Et même si plusieurs de ses entreprises ont fait faillite ou sont tombées dans l’oubli, c’est en 2011, avec l’aide du Guatémaltèque Christian Van der Henst (créateur de la communauté Maestros del Web), qu’il a lancé Platzi, une plateforme de formation professionnelle en ligne qui aujourd’hui compte cinq millions d’abonnés (), qui a changé la façon d’apprendre sur Internet et a été soutenu par l’incubateur recherché de la Silicon Valley : Y Combinator.
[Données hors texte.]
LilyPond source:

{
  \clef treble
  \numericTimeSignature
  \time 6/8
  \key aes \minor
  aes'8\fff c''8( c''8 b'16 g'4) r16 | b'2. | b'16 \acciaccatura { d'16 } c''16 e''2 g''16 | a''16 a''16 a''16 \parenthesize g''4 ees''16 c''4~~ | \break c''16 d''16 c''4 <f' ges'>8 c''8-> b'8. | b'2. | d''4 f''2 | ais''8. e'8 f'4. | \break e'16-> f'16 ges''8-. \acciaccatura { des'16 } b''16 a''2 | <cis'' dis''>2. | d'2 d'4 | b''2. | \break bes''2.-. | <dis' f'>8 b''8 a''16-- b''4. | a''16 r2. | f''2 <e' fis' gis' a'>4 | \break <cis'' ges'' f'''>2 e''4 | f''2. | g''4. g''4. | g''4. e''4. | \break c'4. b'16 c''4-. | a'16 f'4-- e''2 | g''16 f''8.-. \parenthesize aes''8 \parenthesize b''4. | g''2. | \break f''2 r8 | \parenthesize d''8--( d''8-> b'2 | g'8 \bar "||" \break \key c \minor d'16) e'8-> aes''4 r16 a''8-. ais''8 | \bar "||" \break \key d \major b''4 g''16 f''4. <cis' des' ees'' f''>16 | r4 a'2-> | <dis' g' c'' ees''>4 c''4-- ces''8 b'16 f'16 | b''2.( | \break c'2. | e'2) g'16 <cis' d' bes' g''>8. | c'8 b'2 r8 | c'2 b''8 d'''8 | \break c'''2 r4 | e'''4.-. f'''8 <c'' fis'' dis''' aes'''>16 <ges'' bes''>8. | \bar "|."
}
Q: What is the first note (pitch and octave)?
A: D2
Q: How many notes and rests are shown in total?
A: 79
Douze ans plus tard, l’entreprise continue de se développer. Elle possède des bureaux à San Francisco, Mexico et Bogotá, compte plus de 250 employés et a mis en orbite depuis mi-2023 son propre satellite, le PlatziSat-1, un élément clé d’une des nouvelles initiatives de l’entreprise pour ses étudiants. . , le programme spatial. La responsabilité d’être le PDG d’un si grand navire n’effraie pas Freddy, un rêveur qui pilote des avions et des hélicoptères, et qui semble ne rien craindre.
flou
« C’est peut-être la première impression. Mais ce n’est pas vrai. Bien sûr, j’ai peur de voler ou de relever ce défi, mais mon travail consiste à faire face à cette peur et à la surmonter. C’est un élément que beaucoup d’entrepreneurs ont en commun : nous avons quelque chose à moitié cassé dans la tête. [risas], et la volonté agressive, constante et cohérente de nous mettre dans des situations dangereuses en échange de ce que nous attendons, et, vous savez ? Parfois, on l’obtient, mais il est probable que cette récompense n’arrivera jamais », déclare le natif de Bogota, reconnu en 2022 comme l’un des jeunes entrepreneurs les plus remarquables au monde par la fondation One Young World.
Il ne croit pas en Dieu, « je suis incroyablement athée », ni en la vie après la mort, « si tu meurs, c’est fini, il n’y a plus rien ». Il croit au pouvoir de l’éducation, aux statistiques, aux probabilités et à la chance – « j’en ai eu » – et aux qualités de son entreprise : « Si vous étudiez avec nous au moins une heure par jour pendant un an, c’est presque la garantie que vous améliorerez vos revenus de 2 à 10 fois, à vie.
Avant de se dire au revoir, toujours en parcourant les rues de San Francisco, il avoue qu’en tant qu’enseignant et observateur, il s’inquiète de la diminution de la capacité de concentration des nouvelles générations : « Je pense que cela va être l’un des plus grands problèmes. problèmes de l’humanité dans le futur, la crise de l’attention », et la dépendance à ce qu’il appelle « les drogues numériques », qui pourraient inclure les réseaux sociaux comme Instagram ou TikTok.
Ce manque de concentration, ajouté à l’offre inépuisable de contenus courts, affectera, selon son analyse, le journalisme d’investigation : « les articles de fond, si nécessaires à une démocratie, auront moins de lecteurs ; « Un large public semble vouloir tout dans un format de 30 secondes. » Et il revient sur le sujet initial de cet entretien, le leadership : « En fin de compte, les leaders dont nous avons tous besoin, du moins c’est comme ça que je le vois, sont ceux qui veillent à ce que les gens autour d’eux puissent s’éduquer, apprendre , améliorer leur vie et grandir. . Si les gens grandissent, nous grandissons tous.